QUOTED PASSAGE:
>>>
Archaeologists have unearthed the “near-pristine” remains of five Ice Age mammoths while excavating a newly discovered 200,000-year-old graveyard in the UK. Tools perhaps used by Neanderthals to hunt the animals were also found.
The remains, including those of two adults, two juveniles, and an infant, belong to a species of Steppe mammoth, an ancestor of the Woolly mammoth. More bones are expected to be uncovered as digging continues at the vast site, a gravel quarry in the Cotswolds area near the town of Swindon.
Researchers estimate the mammoth remains and stone tools to be around 220,000 years old. The site is thought to have once been a fertile plain to which both animals and Neanderthals were drawn as temperatures fell.
Ranking the find among the “most important discoveries in British palaeontology,” evolutionary biologist Ben Garrod told The Observer that finding such well-preserved skeletons was “incredibly rare.” He said the Steppe mammoths were the largest of the species, once weighing as much as 15 tons – about two to three times the weight of an African elephant.
It’s a glimpse back in time. That’s incredibly important in terms of us understanding how climate change especially impacts environments, ecosystems and species.
Excavation at the site began in 2019 after two amateur fossil hunters spotted the remains and a Neanderthal ax in 2017 and alerted archaeology group DigVentures. The team has since recovered bones including tusks, leg bones, ribs, and vertebrae – some of which show evidence of possible butchery marks. Flint tools thought to have been used to clean fresh hides were also found.
“Archaeological sites from this period are rare, and critical for understanding Neanderthal behaviour across Britain and Europe. Why did so many mammoths die here? Could Neanderthals have killed them? What can they tell us about life in ice-age Britain? The range of evidence at this site gives us a unique chance to address these questions,” Lisa Westcott Wilkins of DigVentures told The Observer.
Other discoveries at the site include giant elks – twice the size of the animals today – with 10-foot-wide antlers, dung beetles, which used animal droppings for food and shelter, and freshwater snails. Seeds, pollen, and fossils belonging to extinct plants have also been uncovered.
<<<
Scene geometry reasoning records:
>>>
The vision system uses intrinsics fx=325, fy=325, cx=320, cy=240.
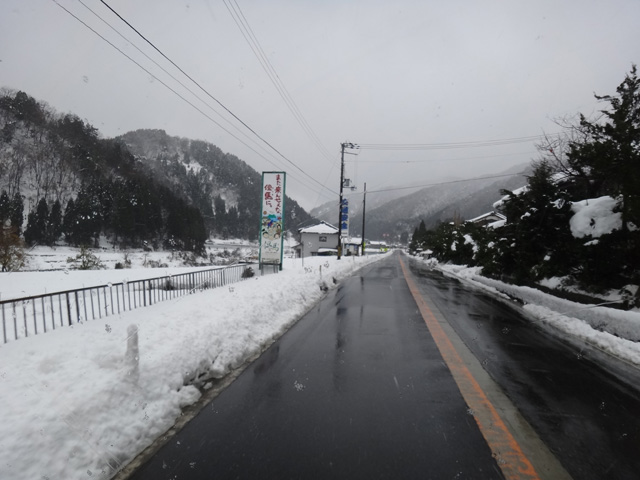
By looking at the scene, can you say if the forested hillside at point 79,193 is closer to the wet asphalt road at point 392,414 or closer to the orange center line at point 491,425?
the wet asphalt road at point 392,414

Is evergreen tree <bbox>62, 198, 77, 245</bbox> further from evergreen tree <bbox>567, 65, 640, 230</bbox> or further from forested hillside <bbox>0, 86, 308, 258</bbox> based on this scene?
evergreen tree <bbox>567, 65, 640, 230</bbox>

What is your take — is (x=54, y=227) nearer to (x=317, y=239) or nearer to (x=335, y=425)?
(x=317, y=239)

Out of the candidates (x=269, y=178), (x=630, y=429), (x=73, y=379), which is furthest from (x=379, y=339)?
(x=269, y=178)

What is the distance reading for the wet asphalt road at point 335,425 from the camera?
8.25ft

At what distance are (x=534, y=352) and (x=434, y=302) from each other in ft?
15.4

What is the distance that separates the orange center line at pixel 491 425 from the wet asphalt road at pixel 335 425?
0.27 ft

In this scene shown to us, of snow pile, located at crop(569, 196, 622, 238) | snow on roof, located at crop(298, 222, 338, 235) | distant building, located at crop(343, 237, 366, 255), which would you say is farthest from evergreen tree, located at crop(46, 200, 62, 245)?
snow pile, located at crop(569, 196, 622, 238)

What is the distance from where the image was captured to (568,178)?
39.2ft

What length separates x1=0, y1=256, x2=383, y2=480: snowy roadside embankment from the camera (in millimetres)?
2438

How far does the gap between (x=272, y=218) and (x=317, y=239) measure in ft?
150

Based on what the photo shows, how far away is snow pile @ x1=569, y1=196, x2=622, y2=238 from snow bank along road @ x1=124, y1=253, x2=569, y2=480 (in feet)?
17.7

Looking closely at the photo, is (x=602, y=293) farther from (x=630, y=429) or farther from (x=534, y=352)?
(x=630, y=429)

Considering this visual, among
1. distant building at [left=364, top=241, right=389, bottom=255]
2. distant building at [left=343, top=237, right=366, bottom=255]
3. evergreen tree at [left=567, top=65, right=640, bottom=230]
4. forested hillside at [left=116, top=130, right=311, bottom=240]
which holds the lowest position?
distant building at [left=364, top=241, right=389, bottom=255]

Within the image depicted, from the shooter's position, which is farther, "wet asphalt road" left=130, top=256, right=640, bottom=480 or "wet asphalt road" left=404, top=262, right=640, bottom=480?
"wet asphalt road" left=404, top=262, right=640, bottom=480
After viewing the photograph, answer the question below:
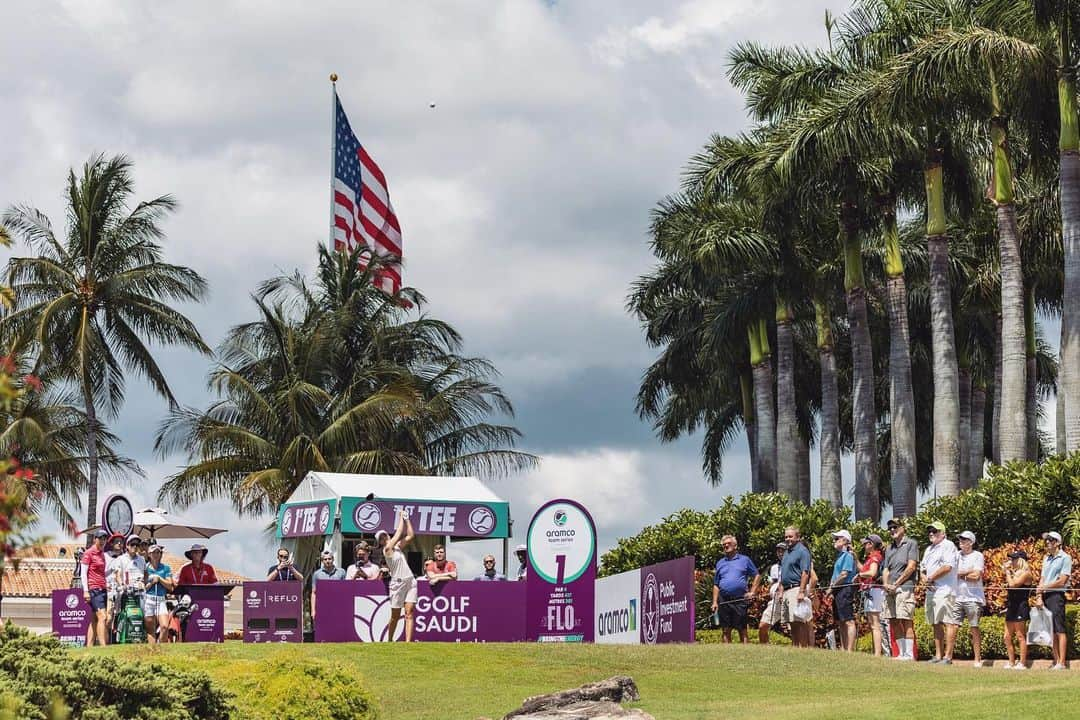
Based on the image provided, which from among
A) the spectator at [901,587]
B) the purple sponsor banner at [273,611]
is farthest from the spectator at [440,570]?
the spectator at [901,587]

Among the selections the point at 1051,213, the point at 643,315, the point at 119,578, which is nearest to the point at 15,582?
the point at 643,315

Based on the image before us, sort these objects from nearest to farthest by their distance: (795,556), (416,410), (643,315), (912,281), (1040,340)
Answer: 1. (795,556)
2. (416,410)
3. (912,281)
4. (643,315)
5. (1040,340)

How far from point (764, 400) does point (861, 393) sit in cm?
497

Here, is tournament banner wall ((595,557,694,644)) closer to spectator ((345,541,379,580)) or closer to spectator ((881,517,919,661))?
spectator ((881,517,919,661))

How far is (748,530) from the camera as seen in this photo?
101 feet

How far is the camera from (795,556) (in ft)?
68.7

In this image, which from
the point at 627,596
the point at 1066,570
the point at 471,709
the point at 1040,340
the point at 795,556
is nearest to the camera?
the point at 471,709

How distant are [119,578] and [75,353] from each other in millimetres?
22959

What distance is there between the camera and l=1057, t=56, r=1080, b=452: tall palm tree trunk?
2848cm

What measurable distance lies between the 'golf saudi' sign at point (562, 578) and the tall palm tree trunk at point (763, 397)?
21.7 m

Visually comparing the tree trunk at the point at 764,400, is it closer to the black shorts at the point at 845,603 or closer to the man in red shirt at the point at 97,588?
the black shorts at the point at 845,603

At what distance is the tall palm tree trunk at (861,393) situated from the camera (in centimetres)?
3816

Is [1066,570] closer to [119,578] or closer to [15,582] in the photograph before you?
[119,578]

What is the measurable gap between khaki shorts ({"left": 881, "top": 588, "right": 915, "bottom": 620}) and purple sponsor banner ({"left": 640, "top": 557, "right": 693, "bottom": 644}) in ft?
10.8
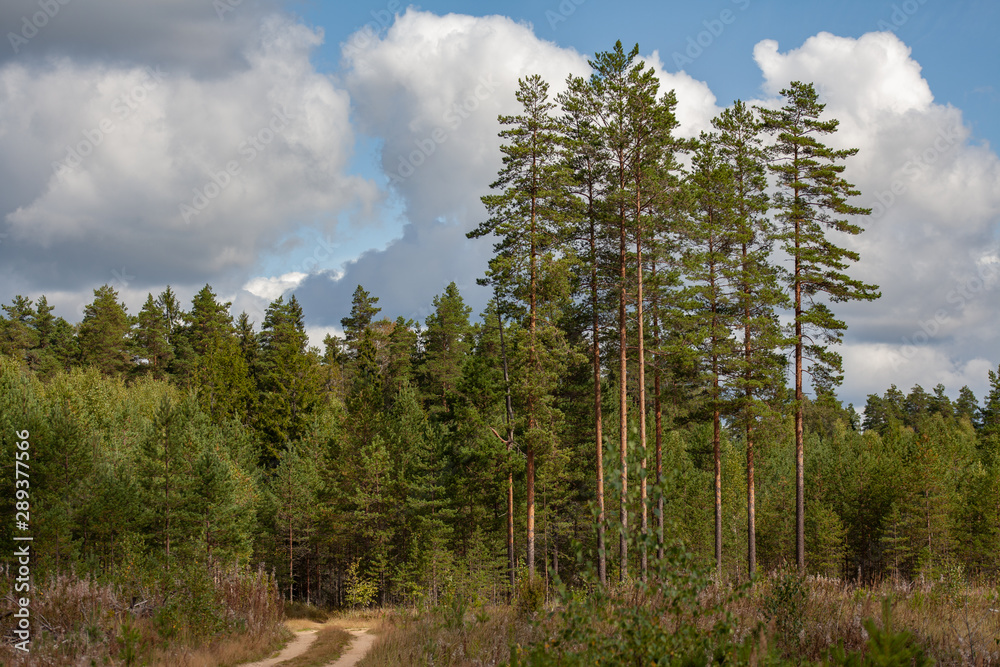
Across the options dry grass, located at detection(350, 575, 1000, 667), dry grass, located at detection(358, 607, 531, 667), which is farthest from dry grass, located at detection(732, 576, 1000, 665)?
dry grass, located at detection(358, 607, 531, 667)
<<<
WHAT THE TASK REQUIRES:
Answer each item from the article on the mammoth find.
(a) Of which mammoth species was the Steppe mammoth an ancestor?
(b) In what year did excavation at the site begin?
(c) How much did Steppe mammoths once weigh, at most?
The records play no part in this exercise.

REPLY:
(a) The Woolly mammoth.
(b) 2019.
(c) As much as 15 tons.